## What is required
Copy out exactly the lines spanning the line with "[researcher-annotated camera trap]" to the line with "category: possum", inclusive, from the data underneath, with no pictures.

──────── Recorded information

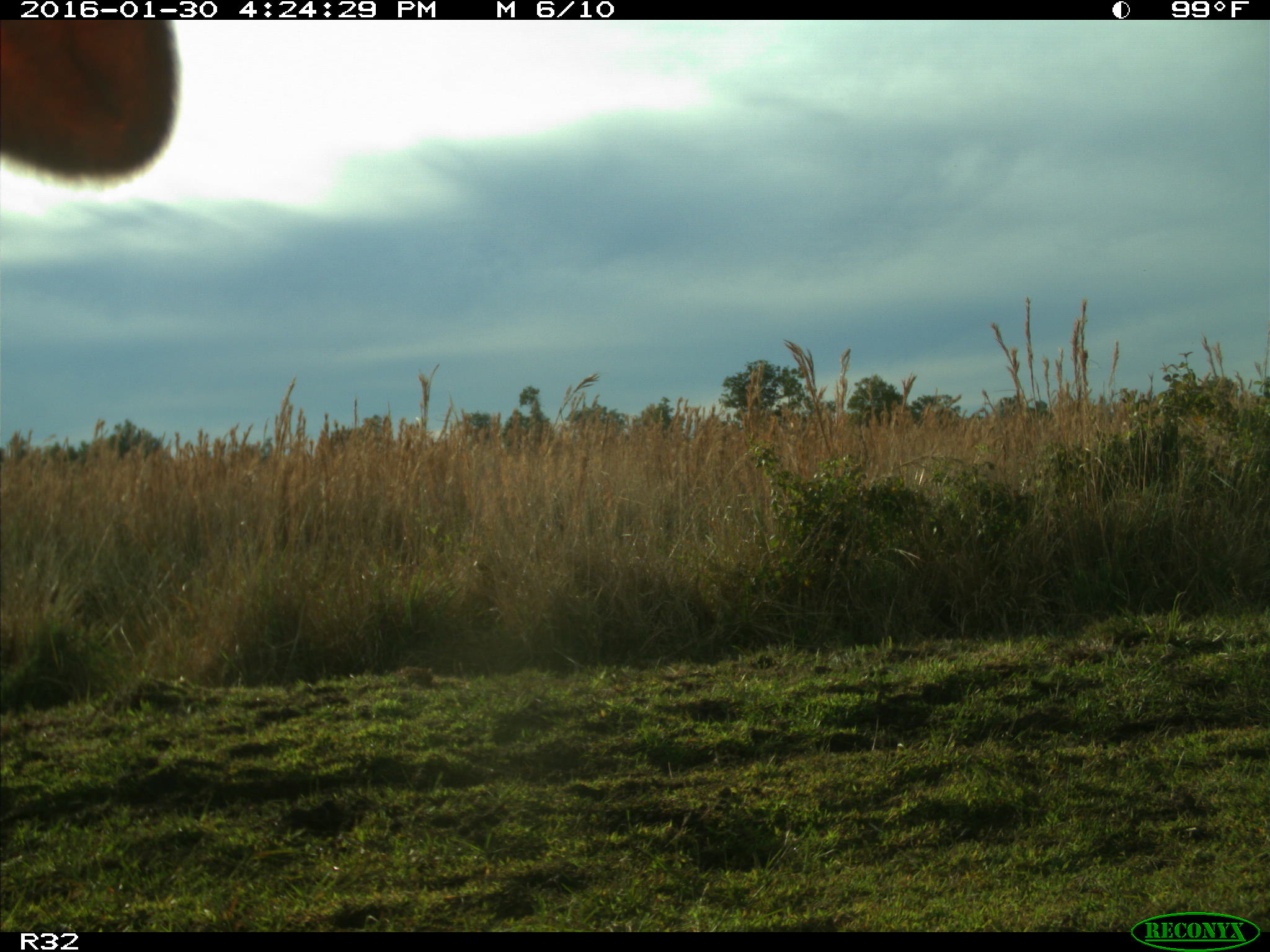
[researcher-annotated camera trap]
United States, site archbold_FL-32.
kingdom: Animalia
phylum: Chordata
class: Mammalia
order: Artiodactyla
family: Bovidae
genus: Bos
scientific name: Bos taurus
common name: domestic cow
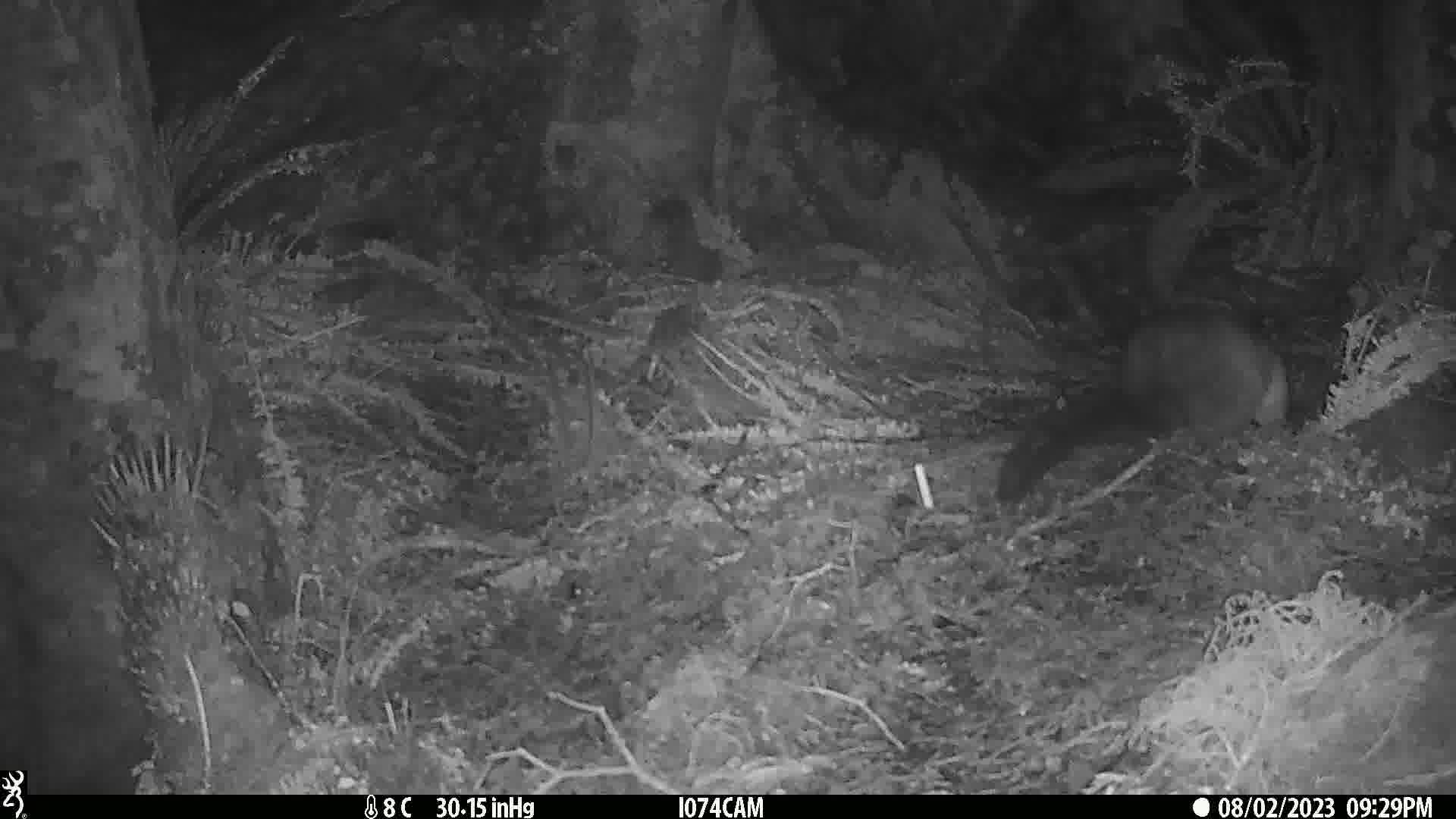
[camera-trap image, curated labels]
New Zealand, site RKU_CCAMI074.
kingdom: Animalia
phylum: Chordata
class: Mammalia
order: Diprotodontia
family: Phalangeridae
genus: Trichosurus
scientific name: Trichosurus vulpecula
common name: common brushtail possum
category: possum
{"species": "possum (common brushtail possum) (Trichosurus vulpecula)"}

────────────────
──────── Recorded information

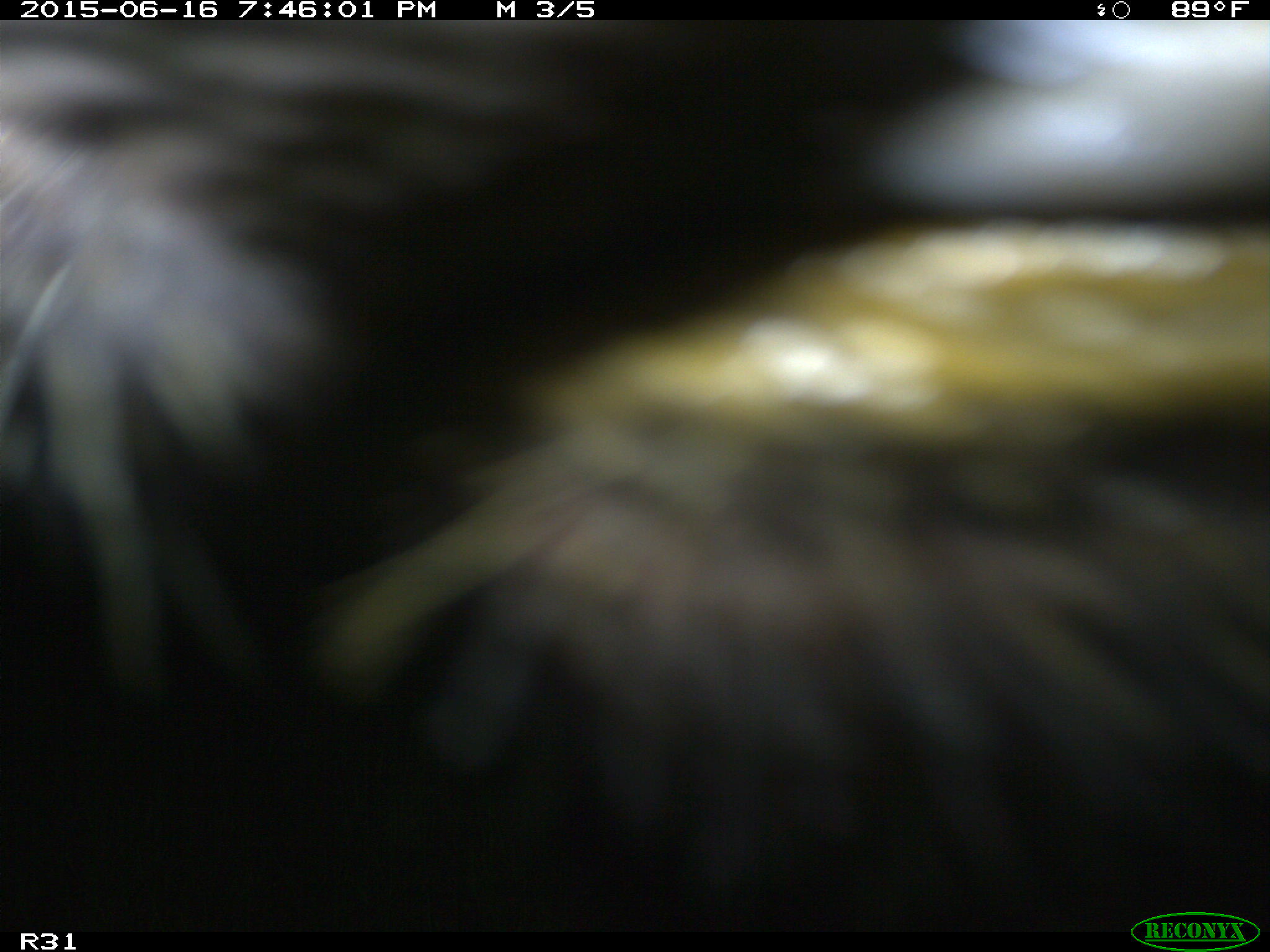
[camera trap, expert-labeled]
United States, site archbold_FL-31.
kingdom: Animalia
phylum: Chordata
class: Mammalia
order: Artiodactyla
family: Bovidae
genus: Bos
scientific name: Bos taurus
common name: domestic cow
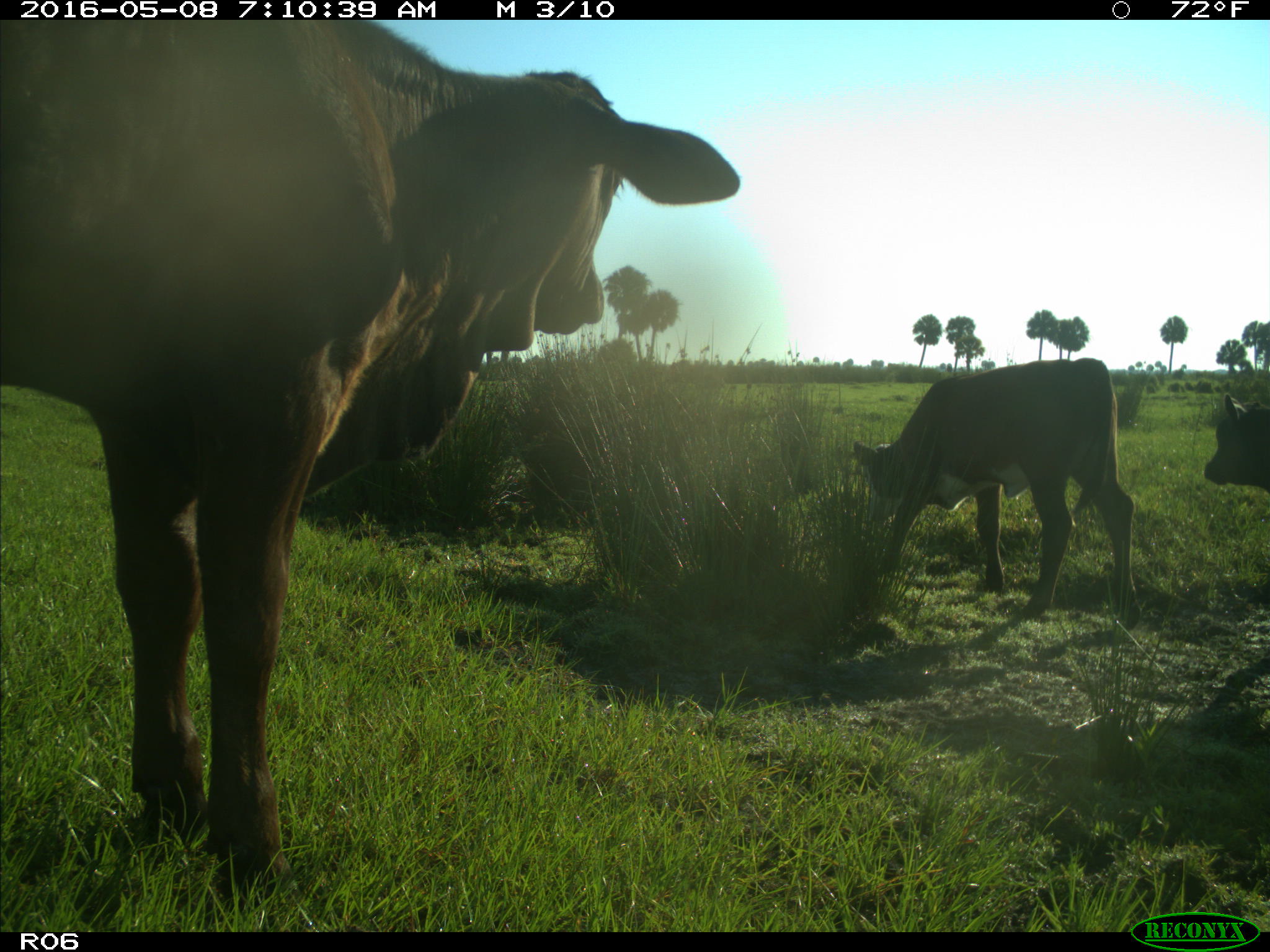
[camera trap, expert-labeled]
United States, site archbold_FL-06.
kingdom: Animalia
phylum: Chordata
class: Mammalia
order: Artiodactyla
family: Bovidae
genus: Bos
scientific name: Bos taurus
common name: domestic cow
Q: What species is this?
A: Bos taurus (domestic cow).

────────────────
──────── Recorded information

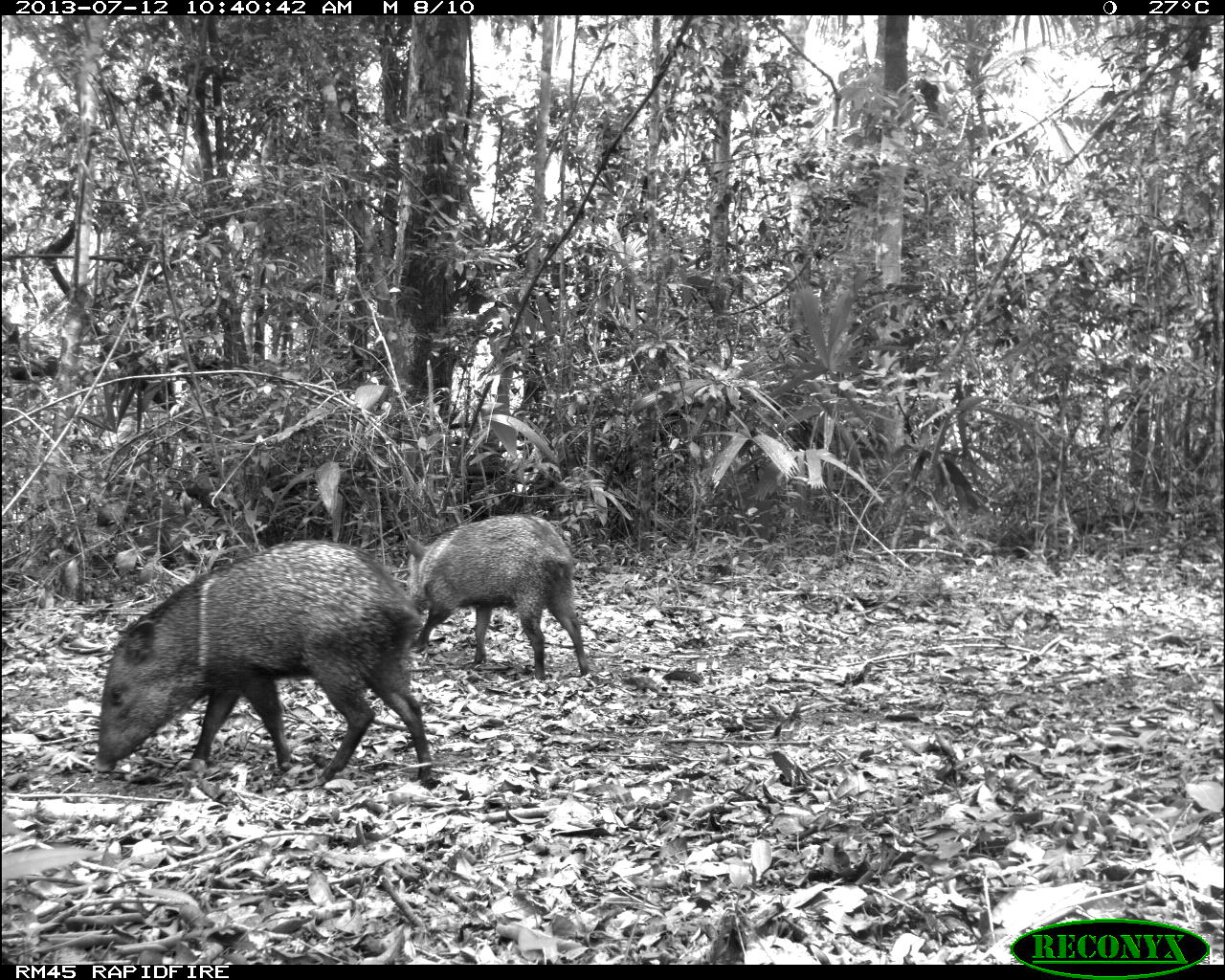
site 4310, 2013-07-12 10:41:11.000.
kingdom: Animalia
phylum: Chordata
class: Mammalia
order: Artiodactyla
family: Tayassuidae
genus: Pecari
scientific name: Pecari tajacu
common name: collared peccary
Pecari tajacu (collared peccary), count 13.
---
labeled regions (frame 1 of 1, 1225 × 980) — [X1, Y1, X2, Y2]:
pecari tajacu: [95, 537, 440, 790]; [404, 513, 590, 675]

────────────────

## Written response
[researcher-annotated camera trap]
United States, site archbold_FL-32.
kingdom: Animalia
phylum: Chordata
class: Mammalia
order: Artiodactyla
family: Bovidae
genus: Bos
scientific name: Bos taurus
common name: domestic cow
[camera-trap image, curated labels]
New Zealand, site RKU_CCAMI074.
kingdom: Animalia
phylum: Chordata
class: Mammalia
order: Diprotodontia
family: Phalangeridae
genus: Trichosurus
scientific name: Trichosurus vulpecula
common name: common brushtail possum
category: possum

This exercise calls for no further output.